Speaking at the first customer event under the new ownership – a tasting of southern Rhône 2007s – Wheeler revealed that the deal had been in the pipeline for two years.
‘The process was started under [the now retired former chief executive of Majestic] Tim How,’ said Wheeler, who also denied the deal had been expedited by the economic downturn. ‘It actually nearly went through last year,’ he added.
Rumours of a possible sale had been circulating the 50-year-old firm for some time, but many commentators were surprised by Majestic’s swoop.
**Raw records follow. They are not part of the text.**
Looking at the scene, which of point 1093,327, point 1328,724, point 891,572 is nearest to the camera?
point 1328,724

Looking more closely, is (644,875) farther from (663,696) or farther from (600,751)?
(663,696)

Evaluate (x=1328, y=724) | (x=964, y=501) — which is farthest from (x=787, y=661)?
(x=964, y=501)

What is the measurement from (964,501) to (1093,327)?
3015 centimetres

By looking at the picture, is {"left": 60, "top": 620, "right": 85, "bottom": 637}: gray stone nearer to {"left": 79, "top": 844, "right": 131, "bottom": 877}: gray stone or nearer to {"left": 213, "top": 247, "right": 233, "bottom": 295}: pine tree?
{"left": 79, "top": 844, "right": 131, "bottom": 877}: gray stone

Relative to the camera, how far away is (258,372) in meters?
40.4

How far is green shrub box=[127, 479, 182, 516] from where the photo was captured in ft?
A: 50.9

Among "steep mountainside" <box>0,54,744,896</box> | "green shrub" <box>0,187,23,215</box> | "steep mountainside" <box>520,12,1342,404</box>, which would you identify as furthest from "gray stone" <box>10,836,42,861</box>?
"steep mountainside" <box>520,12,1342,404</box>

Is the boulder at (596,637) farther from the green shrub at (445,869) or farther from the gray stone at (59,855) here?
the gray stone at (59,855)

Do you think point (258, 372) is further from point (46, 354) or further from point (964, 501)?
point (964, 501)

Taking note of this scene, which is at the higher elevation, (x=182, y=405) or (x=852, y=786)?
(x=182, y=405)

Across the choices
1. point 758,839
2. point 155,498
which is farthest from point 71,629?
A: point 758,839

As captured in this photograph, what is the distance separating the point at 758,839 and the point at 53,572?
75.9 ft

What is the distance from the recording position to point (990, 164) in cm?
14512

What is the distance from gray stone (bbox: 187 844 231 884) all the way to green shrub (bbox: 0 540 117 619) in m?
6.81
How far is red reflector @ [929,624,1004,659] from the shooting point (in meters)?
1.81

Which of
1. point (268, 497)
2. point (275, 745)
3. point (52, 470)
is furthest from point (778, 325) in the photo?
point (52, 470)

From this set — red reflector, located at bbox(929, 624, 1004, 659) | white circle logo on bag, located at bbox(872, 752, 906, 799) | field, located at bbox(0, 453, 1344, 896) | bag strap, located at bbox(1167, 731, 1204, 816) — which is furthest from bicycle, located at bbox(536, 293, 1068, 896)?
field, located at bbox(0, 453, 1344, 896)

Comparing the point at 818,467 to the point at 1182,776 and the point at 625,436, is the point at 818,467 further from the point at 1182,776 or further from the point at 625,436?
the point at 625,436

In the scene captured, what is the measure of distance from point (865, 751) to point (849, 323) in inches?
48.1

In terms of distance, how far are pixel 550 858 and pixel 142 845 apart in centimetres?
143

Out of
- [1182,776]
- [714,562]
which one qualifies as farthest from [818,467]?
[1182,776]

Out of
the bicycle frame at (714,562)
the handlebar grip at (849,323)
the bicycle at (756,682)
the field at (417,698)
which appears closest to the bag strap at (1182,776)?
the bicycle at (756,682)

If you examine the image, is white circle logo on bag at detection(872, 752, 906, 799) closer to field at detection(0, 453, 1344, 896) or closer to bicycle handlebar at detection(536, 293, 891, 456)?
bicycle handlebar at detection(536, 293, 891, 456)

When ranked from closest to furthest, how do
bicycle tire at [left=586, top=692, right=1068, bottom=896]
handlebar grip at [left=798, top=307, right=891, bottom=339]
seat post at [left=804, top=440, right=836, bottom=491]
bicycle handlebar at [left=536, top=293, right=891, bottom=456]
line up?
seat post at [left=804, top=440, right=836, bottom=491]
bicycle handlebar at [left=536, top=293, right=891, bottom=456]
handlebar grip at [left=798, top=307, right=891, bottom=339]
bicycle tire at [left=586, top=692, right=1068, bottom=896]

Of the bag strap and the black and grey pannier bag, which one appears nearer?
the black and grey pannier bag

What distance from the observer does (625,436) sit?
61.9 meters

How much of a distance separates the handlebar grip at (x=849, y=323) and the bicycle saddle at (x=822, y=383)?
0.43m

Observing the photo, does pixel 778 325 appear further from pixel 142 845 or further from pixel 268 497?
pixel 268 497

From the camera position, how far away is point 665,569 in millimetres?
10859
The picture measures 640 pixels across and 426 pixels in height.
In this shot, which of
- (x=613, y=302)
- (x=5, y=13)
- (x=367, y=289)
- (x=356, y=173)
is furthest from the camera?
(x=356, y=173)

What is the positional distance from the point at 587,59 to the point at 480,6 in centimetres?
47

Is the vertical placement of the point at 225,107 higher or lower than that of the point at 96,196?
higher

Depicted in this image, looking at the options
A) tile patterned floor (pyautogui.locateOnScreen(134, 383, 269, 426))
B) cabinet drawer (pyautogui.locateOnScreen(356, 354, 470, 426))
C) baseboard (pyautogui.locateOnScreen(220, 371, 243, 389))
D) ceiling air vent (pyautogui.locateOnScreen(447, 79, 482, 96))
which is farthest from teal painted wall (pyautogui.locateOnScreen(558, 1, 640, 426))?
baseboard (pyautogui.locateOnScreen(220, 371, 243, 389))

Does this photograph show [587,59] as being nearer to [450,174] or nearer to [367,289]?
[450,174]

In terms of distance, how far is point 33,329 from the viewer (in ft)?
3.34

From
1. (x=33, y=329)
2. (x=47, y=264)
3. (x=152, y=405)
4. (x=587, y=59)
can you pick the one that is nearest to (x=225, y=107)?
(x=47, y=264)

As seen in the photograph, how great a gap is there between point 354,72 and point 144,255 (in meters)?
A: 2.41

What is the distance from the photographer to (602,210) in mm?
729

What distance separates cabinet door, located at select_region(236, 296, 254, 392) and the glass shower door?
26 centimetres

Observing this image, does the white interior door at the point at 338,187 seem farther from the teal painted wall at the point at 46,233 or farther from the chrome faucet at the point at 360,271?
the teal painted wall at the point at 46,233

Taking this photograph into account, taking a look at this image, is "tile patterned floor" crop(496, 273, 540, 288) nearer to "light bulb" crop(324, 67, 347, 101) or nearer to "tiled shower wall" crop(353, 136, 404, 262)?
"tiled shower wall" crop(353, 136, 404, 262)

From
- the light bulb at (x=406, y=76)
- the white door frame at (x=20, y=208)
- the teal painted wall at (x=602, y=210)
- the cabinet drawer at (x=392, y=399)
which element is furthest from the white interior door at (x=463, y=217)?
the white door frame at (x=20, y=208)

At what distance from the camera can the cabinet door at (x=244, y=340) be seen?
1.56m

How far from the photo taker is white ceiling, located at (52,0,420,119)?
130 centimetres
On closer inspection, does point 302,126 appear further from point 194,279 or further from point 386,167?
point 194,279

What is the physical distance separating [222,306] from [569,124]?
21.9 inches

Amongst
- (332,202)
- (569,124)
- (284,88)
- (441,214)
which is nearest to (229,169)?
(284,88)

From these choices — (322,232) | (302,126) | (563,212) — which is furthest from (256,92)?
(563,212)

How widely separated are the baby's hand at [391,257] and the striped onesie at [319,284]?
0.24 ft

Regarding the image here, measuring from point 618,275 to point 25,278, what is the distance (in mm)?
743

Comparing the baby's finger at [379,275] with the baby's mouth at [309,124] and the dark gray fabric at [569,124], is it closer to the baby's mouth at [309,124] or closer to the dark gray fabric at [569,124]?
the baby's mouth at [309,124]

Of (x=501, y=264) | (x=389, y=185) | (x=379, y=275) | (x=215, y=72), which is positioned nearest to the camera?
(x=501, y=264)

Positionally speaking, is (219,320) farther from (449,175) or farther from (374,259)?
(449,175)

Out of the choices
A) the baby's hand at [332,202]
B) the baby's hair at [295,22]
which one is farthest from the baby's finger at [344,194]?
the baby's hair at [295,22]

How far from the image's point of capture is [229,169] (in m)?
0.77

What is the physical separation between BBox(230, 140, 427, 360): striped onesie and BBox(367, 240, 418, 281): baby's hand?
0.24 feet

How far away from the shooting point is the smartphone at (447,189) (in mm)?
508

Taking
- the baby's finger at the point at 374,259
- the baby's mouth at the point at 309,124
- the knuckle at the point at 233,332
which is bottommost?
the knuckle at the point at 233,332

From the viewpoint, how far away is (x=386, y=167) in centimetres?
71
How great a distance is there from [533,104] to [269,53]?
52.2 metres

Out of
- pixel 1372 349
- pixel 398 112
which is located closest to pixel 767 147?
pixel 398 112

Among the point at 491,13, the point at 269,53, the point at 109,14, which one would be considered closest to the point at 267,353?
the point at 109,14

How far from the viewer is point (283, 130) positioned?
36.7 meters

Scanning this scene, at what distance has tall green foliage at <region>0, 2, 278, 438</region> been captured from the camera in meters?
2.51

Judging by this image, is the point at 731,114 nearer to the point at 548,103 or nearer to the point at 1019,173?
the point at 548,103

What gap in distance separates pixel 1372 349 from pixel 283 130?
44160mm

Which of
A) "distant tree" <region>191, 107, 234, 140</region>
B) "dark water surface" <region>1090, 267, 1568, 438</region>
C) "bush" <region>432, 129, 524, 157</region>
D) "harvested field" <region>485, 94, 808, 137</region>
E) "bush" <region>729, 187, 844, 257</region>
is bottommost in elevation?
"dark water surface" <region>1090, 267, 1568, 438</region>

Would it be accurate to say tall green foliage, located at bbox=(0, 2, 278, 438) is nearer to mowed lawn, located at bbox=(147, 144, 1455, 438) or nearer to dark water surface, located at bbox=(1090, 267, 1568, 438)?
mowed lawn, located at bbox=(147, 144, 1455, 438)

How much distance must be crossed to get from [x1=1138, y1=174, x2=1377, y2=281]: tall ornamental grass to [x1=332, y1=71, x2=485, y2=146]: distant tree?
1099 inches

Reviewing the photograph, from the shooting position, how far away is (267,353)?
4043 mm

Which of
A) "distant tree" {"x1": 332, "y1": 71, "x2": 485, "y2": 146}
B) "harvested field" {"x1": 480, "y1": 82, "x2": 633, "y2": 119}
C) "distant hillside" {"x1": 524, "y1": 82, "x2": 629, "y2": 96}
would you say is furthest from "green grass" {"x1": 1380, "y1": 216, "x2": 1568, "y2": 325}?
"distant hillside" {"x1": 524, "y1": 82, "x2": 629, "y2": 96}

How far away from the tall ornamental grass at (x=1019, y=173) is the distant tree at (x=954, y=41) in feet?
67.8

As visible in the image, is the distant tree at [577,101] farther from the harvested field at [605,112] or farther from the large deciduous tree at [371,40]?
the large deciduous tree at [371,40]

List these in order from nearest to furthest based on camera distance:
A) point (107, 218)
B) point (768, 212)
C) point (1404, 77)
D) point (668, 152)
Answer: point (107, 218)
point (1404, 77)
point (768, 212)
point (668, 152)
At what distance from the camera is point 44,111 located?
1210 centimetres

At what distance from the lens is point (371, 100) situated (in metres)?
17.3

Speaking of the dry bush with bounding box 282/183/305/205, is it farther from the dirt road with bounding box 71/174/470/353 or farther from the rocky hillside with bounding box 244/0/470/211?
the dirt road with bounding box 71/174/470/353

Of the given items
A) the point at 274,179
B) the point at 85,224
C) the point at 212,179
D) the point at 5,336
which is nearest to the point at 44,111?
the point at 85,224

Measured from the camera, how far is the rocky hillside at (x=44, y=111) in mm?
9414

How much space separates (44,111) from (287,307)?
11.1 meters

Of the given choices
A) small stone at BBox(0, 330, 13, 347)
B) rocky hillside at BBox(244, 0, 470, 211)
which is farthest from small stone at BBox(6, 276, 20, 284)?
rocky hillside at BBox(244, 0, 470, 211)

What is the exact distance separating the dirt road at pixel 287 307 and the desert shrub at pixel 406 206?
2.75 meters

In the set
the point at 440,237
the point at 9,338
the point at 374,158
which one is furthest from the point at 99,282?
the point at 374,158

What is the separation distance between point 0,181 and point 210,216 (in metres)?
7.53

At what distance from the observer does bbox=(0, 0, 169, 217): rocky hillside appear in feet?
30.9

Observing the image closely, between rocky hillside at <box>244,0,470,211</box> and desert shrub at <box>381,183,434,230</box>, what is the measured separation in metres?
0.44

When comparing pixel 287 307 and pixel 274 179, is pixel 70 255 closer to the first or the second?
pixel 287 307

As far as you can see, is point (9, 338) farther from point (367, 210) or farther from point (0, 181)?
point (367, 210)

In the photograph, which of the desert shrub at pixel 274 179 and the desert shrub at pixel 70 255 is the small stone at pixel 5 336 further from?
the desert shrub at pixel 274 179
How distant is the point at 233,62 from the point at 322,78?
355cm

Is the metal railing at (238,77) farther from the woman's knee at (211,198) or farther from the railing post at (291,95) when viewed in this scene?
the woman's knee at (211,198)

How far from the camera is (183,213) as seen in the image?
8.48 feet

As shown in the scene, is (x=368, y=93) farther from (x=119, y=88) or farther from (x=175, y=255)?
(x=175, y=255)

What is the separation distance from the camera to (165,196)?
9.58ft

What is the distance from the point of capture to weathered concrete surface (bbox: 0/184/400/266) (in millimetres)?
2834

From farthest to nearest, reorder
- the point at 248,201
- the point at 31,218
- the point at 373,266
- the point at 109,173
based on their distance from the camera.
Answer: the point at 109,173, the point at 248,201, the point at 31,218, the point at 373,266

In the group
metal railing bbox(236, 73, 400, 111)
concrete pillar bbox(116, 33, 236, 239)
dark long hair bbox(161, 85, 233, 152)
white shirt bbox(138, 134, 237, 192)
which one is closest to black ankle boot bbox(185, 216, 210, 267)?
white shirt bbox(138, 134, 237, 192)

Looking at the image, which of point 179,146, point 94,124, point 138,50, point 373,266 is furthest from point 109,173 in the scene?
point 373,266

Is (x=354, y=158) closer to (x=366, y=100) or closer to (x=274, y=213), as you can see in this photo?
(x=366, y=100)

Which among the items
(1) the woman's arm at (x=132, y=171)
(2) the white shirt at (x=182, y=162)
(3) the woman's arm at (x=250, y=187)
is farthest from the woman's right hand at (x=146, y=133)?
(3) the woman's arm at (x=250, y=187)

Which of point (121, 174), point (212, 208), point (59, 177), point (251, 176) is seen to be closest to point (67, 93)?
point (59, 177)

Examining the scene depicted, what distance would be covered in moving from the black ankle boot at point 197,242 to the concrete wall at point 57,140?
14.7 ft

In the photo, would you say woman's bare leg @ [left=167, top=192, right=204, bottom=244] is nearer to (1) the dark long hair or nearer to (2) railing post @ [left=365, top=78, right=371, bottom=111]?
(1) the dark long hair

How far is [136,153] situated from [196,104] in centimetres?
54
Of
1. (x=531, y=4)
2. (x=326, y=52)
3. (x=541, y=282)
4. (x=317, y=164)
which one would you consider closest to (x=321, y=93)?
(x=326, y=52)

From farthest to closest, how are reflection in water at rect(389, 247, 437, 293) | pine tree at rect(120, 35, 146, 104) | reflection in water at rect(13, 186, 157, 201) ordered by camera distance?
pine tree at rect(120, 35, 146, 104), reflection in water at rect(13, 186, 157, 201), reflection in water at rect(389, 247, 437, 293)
Incoming managing director and former Majestic commercial director Jeremy Palmer claimed, though, that the deal represented a ‘perfect fit’.
‘We’ve seen a good deal of growth in the higher end of Majestic’s sales, above £8. But with the exception of some of our high-end stores, we had nowhere else to go to supply those customers who wanted to buy such wines.
‘Many of our customers were also buying fine wine elsewhere. But it was difficult for us to move into this sector.’
Although he hinted at some Majestic stores housing a certain proportion of L&W’s range in time, Palmer said the business would continue as a separate entity.
‘We have no intention of running Lay & Wheeler simply as a Majestic fine wine satellite,’ he said. He also ruled out the wholesale slimming of L&W ranges, saying that Majestic would nonetheless, ‘have to review things’ to insure against ‘doubling up’.
He was less committal when asked whether the L&W buying team would remain in place, declining to make any guarantees, but ruling out a ‘wholesale movement over of Majestic staff’.
Palmer also denied claims that Majestic had paid over the odds for the Colchester merchant. The £4.75m (plus £1m of debt), financed by Barclays Capital, is worth around 10 years’ worth of L&W profits.
‘Majestic has acquired Lay and Wheeler simply because we see a real opportunity to grow sales within both companies. Lay & Wheeler offers a full range of “fine wine services”, none of which Majestic does at present.’